Buckle Your Website Seatbelt

By Stacy Cornay for the Times-Call
Publish Date: 02/22/2015

We screamed, “Do it again!”

So Mom did. Back in pre-seatbelt days, my buddies and I lay on folded-down seats in the back of our station wagon while Mom gunned the engine, then hit the brakes. We slid and rolled and bounced off one another until we ended up in a pile of giggling little girls. It was great fun.

It also was borderline dangerous and something I wouldn't even consider doing when I'm driving. Why? Because of societal indoctrination, I can't get in a car without immediately fastening the seatbelt. To do otherwise feels wrong.

I have the same feeling when I learn that a business doesn't have a website. It feels wrong. I have flashbacks to being in the back of a station wagon with my mother at the wheel. A business with no website is in for a bumpy ride.

So are businesses that have mediocre websites, sites that don't do the business justice, that don't do justice to products or services, that are hard to access, that are visually unappealing. When visitors to those sites don't find what they're looking for, they leave with negative impressions.

Websites are fundamental to effective marketing. Each website puts a public face on the business. Behind the public face is content. When it comes to websites, content rules. Outstanding marketers make content their starting point. Website designers determine how a site is laid out, how it is utilized and how it is monitored.
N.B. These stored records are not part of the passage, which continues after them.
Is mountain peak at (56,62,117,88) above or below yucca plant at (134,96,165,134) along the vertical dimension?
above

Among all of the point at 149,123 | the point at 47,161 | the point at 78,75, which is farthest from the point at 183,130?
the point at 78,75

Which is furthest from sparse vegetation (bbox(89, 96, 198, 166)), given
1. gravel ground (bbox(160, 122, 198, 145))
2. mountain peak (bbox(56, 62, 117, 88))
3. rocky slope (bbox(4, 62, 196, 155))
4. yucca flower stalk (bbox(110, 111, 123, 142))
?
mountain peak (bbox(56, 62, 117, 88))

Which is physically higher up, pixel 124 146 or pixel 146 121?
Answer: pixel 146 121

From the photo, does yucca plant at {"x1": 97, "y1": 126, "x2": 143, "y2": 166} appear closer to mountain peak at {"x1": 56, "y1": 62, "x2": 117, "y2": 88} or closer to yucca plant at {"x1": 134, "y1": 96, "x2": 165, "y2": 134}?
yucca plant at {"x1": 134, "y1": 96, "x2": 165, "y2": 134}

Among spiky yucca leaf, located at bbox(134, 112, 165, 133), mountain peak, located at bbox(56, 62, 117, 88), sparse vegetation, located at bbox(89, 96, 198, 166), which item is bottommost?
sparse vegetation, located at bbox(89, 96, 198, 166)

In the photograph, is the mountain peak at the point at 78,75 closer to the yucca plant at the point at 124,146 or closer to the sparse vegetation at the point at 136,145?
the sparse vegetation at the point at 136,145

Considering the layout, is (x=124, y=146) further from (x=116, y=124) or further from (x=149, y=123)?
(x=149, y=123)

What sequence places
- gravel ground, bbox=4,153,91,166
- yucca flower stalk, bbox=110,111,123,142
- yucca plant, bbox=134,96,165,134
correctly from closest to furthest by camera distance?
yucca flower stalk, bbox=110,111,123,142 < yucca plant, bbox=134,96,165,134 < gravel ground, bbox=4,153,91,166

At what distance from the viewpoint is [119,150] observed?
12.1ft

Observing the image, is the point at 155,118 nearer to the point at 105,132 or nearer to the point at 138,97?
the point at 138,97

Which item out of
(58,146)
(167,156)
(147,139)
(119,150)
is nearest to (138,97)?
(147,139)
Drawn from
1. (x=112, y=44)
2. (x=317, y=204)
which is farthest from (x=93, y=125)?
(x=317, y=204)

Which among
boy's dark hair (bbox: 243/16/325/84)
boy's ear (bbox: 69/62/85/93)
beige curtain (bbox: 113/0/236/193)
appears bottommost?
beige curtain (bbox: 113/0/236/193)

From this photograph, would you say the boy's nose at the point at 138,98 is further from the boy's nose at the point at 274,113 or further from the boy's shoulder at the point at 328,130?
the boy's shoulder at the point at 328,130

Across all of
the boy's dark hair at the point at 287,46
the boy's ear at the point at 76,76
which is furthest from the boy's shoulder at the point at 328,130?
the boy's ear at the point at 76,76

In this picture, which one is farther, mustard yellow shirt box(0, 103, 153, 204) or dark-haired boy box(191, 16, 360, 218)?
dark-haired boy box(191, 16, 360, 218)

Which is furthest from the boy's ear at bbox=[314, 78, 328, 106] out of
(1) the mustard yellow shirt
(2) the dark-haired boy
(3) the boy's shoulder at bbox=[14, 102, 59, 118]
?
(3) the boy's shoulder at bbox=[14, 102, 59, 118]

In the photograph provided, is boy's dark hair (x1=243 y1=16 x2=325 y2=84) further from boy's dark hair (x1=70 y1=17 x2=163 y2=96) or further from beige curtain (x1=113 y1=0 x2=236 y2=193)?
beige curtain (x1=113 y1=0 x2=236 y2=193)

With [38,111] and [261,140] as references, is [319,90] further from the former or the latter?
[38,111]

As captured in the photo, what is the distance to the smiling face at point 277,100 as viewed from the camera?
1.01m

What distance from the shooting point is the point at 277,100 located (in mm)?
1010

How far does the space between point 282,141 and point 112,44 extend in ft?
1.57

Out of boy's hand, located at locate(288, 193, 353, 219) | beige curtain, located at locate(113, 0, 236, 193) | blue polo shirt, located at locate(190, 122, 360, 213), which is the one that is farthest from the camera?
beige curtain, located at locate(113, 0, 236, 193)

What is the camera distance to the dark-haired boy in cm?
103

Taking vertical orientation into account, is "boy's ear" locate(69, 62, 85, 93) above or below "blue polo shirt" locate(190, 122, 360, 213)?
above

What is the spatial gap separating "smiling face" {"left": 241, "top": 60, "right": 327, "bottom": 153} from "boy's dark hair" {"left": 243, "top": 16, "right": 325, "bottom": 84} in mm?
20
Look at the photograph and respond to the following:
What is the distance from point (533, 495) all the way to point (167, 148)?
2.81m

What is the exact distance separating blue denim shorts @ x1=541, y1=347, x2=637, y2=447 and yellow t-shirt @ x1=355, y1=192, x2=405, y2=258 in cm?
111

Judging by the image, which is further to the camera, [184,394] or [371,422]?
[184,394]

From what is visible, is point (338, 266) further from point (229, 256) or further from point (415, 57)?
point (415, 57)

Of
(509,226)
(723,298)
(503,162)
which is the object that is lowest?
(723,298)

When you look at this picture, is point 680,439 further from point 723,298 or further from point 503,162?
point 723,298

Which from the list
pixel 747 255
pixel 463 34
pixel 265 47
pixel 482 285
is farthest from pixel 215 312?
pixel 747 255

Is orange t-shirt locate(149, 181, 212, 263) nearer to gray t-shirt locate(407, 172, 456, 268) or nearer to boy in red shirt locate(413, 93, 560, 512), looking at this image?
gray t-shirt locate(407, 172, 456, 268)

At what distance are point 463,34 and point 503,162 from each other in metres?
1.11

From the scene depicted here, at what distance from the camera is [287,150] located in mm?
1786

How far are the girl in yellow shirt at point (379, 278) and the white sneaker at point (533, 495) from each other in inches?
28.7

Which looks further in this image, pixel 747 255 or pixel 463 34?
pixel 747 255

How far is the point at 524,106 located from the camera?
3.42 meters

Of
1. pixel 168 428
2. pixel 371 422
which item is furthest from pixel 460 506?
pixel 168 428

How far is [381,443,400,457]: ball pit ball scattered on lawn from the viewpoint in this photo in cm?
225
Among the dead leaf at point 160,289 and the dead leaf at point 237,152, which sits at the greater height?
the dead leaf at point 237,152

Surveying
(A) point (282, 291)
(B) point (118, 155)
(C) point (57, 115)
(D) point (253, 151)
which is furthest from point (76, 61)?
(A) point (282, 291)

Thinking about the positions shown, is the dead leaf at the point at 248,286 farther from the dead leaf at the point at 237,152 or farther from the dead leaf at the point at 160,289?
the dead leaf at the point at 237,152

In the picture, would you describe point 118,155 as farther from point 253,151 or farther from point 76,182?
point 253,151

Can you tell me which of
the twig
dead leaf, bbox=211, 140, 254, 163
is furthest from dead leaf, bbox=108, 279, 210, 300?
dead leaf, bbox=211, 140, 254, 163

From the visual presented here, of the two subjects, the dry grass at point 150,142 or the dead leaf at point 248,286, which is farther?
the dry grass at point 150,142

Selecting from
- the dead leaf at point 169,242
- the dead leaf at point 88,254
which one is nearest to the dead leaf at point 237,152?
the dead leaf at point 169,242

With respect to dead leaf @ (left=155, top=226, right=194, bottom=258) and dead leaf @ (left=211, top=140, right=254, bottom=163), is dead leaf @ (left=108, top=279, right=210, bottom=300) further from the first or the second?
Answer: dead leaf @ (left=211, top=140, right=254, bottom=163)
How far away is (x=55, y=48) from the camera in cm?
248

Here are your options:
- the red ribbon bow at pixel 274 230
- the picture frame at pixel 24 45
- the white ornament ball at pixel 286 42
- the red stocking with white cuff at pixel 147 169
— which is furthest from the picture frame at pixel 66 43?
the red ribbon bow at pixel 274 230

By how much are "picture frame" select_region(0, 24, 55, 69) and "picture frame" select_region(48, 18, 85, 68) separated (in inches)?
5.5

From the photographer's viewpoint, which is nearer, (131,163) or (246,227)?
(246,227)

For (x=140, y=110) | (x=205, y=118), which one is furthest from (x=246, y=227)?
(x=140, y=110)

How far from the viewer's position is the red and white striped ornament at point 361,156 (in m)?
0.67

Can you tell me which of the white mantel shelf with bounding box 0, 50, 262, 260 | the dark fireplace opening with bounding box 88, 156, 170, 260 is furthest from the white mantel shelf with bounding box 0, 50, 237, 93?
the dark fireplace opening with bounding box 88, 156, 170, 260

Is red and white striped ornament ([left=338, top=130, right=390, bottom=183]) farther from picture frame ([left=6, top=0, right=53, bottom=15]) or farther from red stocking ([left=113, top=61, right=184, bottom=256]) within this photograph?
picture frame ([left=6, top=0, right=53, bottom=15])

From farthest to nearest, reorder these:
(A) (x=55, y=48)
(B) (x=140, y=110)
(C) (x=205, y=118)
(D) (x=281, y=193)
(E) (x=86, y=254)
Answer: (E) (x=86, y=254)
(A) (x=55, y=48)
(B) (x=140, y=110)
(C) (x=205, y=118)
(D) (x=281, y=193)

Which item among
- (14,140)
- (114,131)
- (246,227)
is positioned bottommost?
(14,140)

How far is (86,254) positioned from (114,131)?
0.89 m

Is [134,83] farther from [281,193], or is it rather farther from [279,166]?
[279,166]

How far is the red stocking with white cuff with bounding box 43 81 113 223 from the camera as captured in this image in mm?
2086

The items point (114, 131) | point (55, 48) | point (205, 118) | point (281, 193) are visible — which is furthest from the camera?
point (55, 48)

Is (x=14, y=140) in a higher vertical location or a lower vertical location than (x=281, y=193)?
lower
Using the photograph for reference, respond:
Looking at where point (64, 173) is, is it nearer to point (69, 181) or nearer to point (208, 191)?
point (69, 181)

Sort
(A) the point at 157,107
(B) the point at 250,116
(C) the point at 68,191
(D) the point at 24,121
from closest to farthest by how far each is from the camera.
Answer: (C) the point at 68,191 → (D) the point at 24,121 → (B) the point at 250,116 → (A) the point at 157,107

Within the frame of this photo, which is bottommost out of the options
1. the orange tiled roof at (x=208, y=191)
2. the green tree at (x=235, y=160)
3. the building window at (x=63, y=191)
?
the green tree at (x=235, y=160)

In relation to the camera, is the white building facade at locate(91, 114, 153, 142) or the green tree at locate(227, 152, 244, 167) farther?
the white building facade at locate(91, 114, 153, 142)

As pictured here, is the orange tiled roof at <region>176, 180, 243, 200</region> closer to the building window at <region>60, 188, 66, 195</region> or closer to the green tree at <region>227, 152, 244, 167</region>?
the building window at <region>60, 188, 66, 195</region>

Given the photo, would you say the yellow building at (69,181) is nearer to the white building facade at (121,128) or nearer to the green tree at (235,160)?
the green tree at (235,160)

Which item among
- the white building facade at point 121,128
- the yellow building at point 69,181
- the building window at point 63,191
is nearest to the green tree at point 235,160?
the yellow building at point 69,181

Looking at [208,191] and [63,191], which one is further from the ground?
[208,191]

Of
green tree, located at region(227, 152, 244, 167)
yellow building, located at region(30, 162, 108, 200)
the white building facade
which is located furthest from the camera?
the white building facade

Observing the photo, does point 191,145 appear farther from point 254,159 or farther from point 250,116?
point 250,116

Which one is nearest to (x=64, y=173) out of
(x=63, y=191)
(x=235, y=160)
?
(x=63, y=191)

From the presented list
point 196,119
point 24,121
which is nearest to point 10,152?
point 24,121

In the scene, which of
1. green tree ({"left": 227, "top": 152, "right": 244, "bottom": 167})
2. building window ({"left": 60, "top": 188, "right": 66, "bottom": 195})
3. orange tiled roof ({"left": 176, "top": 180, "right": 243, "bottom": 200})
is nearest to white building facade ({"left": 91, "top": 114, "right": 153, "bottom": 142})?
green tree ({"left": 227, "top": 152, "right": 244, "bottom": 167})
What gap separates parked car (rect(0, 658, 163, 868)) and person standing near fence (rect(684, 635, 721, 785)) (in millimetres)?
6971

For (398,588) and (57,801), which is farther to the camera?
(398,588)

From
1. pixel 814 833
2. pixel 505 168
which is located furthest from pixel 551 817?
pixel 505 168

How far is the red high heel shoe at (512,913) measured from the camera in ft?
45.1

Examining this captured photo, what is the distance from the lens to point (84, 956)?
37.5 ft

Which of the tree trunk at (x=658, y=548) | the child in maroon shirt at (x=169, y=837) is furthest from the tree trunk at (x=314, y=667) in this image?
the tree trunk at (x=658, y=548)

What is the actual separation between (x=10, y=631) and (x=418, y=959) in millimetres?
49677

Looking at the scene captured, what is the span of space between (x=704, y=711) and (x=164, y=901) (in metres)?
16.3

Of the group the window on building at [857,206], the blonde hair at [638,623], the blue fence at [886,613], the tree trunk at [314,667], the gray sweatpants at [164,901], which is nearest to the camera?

When websites first came on the scene, most business people needed experts to guide them through the complicated maze. Today there are numerous outlets and programs that facilitate a business designing its own site. That option may get the job done, but legions of professional website developers are out there for use when needed.

I've heard of some website developers who hold businesses hostage after the site is launched. They charge extravagantly for small changes or mid-stream corrections.

Businesses are well-advised to look before leaping. Check out before signing up.

Knowing what you expect from your website is critical to deciding whether to do it yourself or seek the assistance of a professional developer. Do you want to be able to update on a regular basis or would you prefer to have someone do it for you? Will you be using Search Engine Optimization (SEO)? If so, do you know how to set up your website for it? Do you use Google Analytics or some other program to objectively assess the effectiveness of your website? Are you comfortable with your knowledge of websites and their potential?

Be sure to incorporate social media in your pondering. Social media are catalysts. They're tools at your fingertips for driving interest to your website. Print ads, mailers and emails also complement websites. Don't forget to include your website address in all marketing and promotional materials.

When your website has been screened, created and is up and running, there is another critical step to be taken.

Monitoring – seeing your website as others see it, viewing it through the eyes of current and potential clients or customers, determining how frequently your site is visited, questioning its effectiveness, measuring it against competitor sites, soliciting reactions and feedback from focus groups, etc. What you see and hear will allow you to make timely updates and revisions.

Your website is a seatbelt for your business. You're much safer when it's fastened securely.

The alternative is to visualize your unbuckled business in the back of a station wagon speeding down I-25 with my mother behind the wheel.


Stacy Cornay is the owner of Communication Concepts Public Relations & Advertising.